By the 1920s, the rains had diminished, while the planting had increased exponentially thanks to the market demand from post-war (Great War) Europe and increasing farm mechanization. The native, drought-tolerant grasses of the Plains that anchored the soil had been replaced by wheat, and as the crops baked in the heat, the parched soil had nowhere to go but up into the sky, creating desert-like conditions throughout western Oklahoma, Texas, Kansas, Nebraska, and eastern Colorado and New Mexico.


The worst year of the Dust Bowl occurred in 1936, when a record heatwave, brought about by the prolonged drought and the dust particles that super-heated the air, scorched the Plains throughout the Summer months. Thousands of families in the areas affected fled their homes. A large portion of them were tenant farmers, as they were pushed off the land due to ill-advised government programs that rewarded farmers *not to plant* in order to conserve and replenish the soil. The owners did just that, booting off the renters and sharecroppers in the process.

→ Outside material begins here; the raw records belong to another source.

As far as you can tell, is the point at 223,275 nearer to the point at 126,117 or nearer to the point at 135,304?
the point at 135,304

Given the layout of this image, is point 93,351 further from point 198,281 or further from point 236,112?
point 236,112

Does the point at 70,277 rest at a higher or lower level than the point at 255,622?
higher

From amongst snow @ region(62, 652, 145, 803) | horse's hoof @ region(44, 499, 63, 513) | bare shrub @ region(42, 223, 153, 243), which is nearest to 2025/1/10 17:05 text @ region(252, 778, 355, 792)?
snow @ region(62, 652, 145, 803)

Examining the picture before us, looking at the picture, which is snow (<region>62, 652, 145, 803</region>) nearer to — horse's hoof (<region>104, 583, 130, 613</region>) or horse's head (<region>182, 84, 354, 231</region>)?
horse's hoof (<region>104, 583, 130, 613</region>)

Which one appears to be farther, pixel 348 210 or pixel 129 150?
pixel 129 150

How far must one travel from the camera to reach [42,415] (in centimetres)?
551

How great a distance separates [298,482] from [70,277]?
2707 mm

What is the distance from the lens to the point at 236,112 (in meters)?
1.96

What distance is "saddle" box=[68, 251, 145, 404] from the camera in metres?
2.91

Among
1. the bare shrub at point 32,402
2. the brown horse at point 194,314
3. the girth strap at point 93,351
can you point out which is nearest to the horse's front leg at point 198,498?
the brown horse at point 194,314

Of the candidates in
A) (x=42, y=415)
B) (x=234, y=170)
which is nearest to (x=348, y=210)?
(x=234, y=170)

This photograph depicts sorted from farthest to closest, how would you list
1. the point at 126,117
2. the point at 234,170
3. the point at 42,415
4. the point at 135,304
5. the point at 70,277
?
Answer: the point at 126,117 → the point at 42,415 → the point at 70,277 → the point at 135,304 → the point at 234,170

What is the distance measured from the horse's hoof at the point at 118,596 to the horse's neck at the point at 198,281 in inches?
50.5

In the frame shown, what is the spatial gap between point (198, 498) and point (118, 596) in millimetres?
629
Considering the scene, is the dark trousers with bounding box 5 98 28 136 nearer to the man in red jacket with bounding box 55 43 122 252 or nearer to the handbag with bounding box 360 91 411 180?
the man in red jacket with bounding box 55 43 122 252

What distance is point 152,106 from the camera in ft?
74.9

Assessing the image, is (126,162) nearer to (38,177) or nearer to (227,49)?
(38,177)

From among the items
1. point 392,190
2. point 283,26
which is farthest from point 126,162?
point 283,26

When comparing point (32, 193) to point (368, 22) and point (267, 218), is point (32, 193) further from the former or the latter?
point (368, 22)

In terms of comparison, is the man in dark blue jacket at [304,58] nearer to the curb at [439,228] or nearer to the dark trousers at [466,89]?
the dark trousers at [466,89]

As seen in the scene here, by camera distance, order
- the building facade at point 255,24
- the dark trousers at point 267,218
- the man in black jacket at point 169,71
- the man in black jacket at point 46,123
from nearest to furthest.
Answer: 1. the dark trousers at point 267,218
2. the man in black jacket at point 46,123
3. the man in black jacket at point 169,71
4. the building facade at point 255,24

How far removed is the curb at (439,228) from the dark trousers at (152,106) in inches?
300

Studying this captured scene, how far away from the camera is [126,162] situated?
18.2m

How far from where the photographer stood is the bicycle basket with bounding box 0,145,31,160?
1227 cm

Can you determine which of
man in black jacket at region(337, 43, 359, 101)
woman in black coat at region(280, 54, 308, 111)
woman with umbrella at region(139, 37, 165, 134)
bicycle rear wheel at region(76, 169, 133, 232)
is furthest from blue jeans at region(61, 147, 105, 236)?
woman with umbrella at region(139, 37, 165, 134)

Then, in 1937, record rainfall in Louisiana, Arkansas, and eastern Oklahoma and Texas left even more tenant farmers homeless. As crops drowned and the government programs compensated the owners but not the workers, sharecroppers became "refugees;" this was not the first mass migration of people fleeing from climate catastrophe, but it was the first time this migration was recorded as such.


The Dust Bowl affected everyone in the Red River Valley. Exacerbated by the Great Depression, the worst economic disaster in modern history, the Dust Bowl and heat wave of 1936 and then, the 1937 floods, left people scrambling to survive. No where was this more evident than along the western Red River near the 100th Meridian, where the photographers from the Farm Security Administration bore witness.


Husand, wife, and five children with cart and baby carriage walking down a paved road.
A family from Arkansas lost everything and took to the road during the 1937 flood. They were found by the Farm Security Administration walking near Memphis, Hall County, Texas (FSA).